Participants who used gen AI achieved an average score equivalent to 86% of the benchmark set by data scientists, a 49% improvement over participants not using gen AI. The gen AI group also finished the task roughly 10% faster than data scientists.
Brainstorming Partner
Predictive analytics was the task which gen AI-augmented consultants were least likely to perform on par with data scientists, as the gen AI tool is likely to misunderstand the reliability prompt without trial and error or rephrasing of the question.
Yet, with the support of gen AI, participants were able to brainstorm with the tool, combining their knowledge with gen AI’s to discover new modelling techniques and identify steps to solve problems successfully. The gen AI-augmented participants were 15% more likely to select and appropriately apply machine learning methods than their counterparts who did not have access to gen AI.

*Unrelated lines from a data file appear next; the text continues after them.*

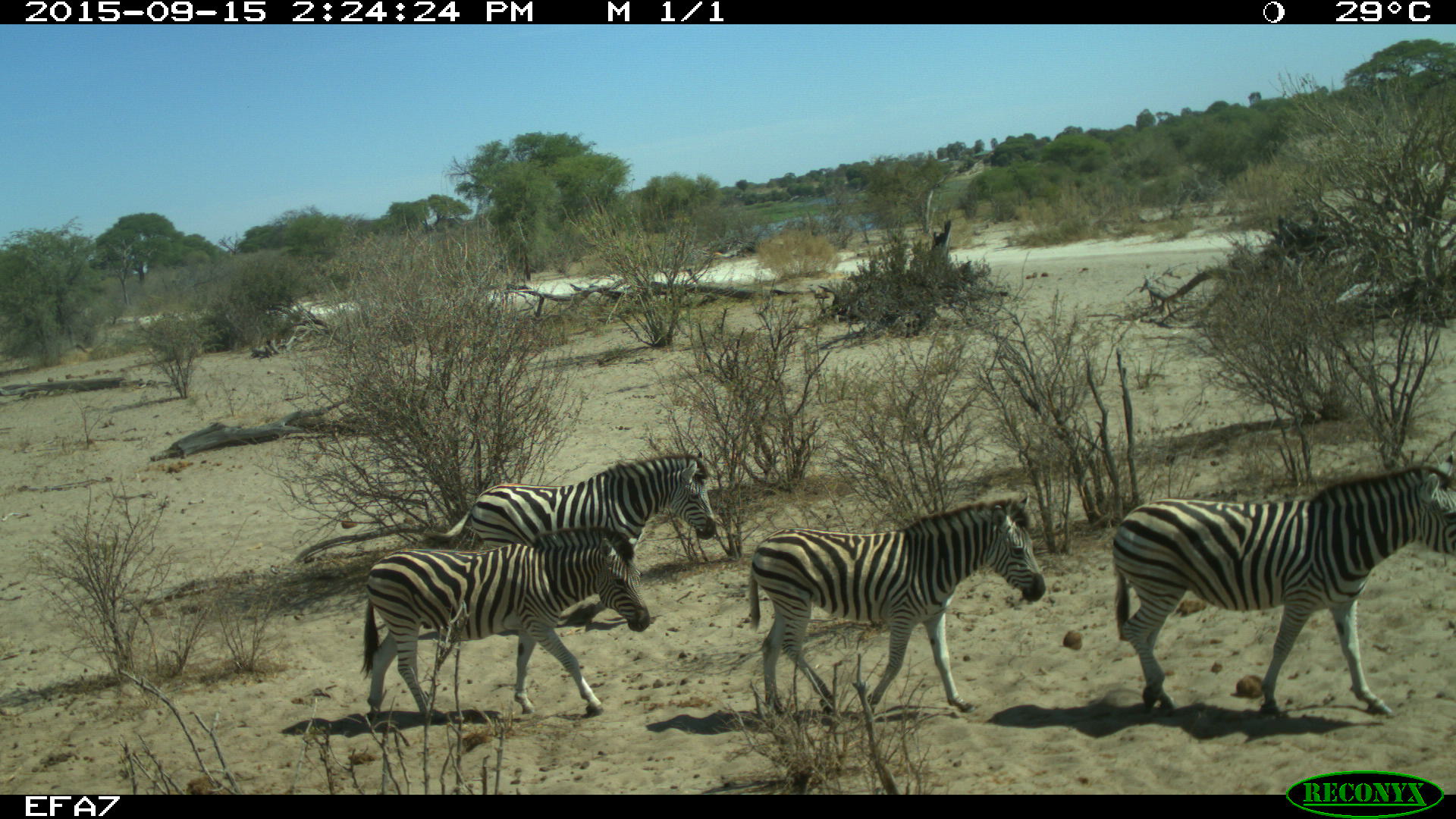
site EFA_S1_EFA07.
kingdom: Animalia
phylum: Chordata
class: Mammalia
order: Perissodactyla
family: Equidae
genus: Equus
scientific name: Equus quagga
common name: plains zebra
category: zebraplains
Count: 4.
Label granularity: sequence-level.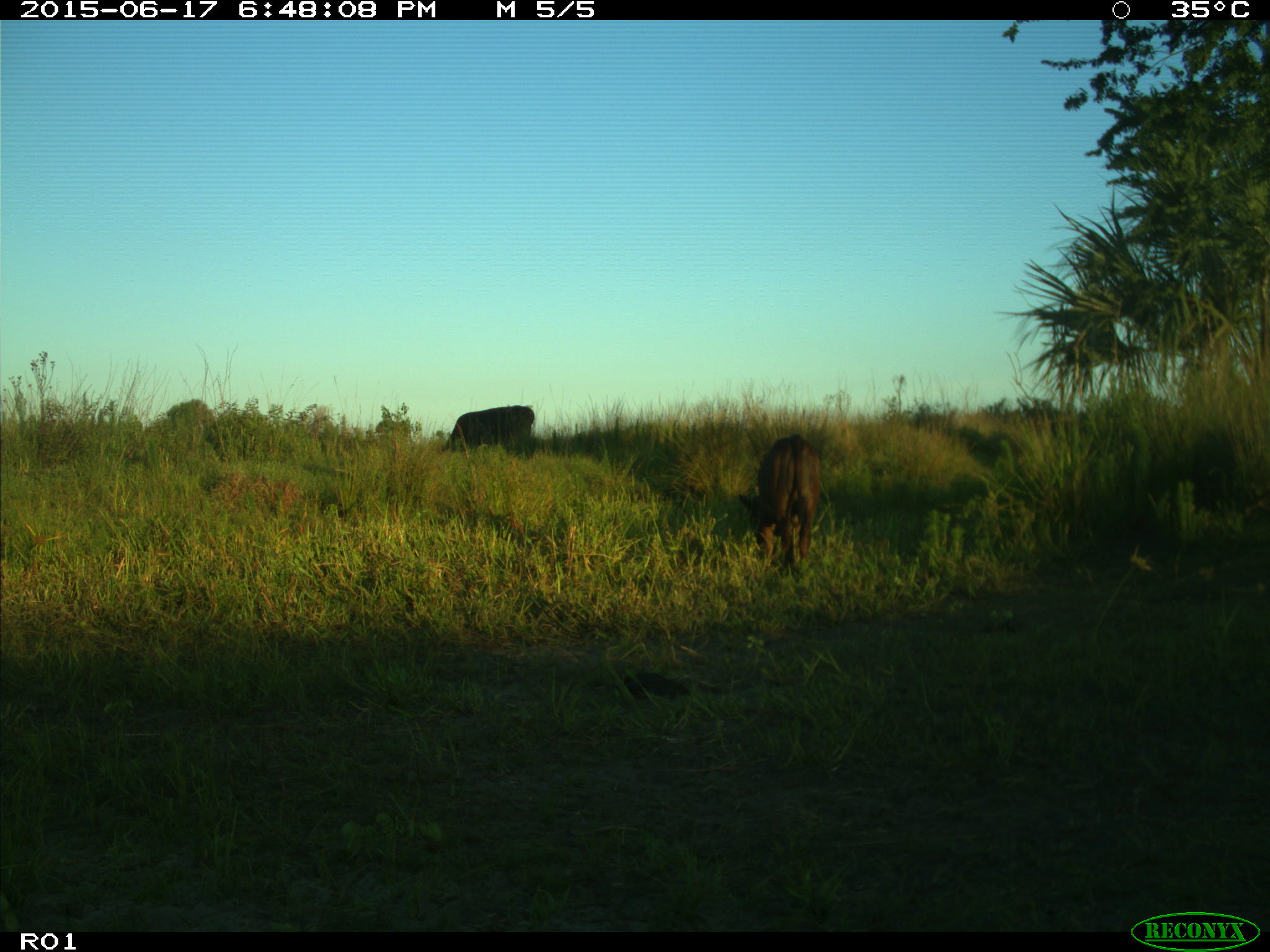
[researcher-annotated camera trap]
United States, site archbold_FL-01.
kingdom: Animalia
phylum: Chordata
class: Mammalia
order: Artiodactyla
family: Bovidae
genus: Bos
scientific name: Bos taurus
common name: domestic cow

'Doing Gen AI' Doesn't Mean Learning To Do
The study showed that gen AI-augmented workers gained new capabilities beyond what either the human or gen AI could do alone. But gen AI was only an exoskeleton; humans alone were not intrinsically reskilled, because “doing” with gen AI does not immediately nor inherently mean “learning to do.
In addition, gen AI-augmented participants with moderate coding experience performed 10–20% better on all three tasks than their peers who self-identified as novices, even when coding was not involved.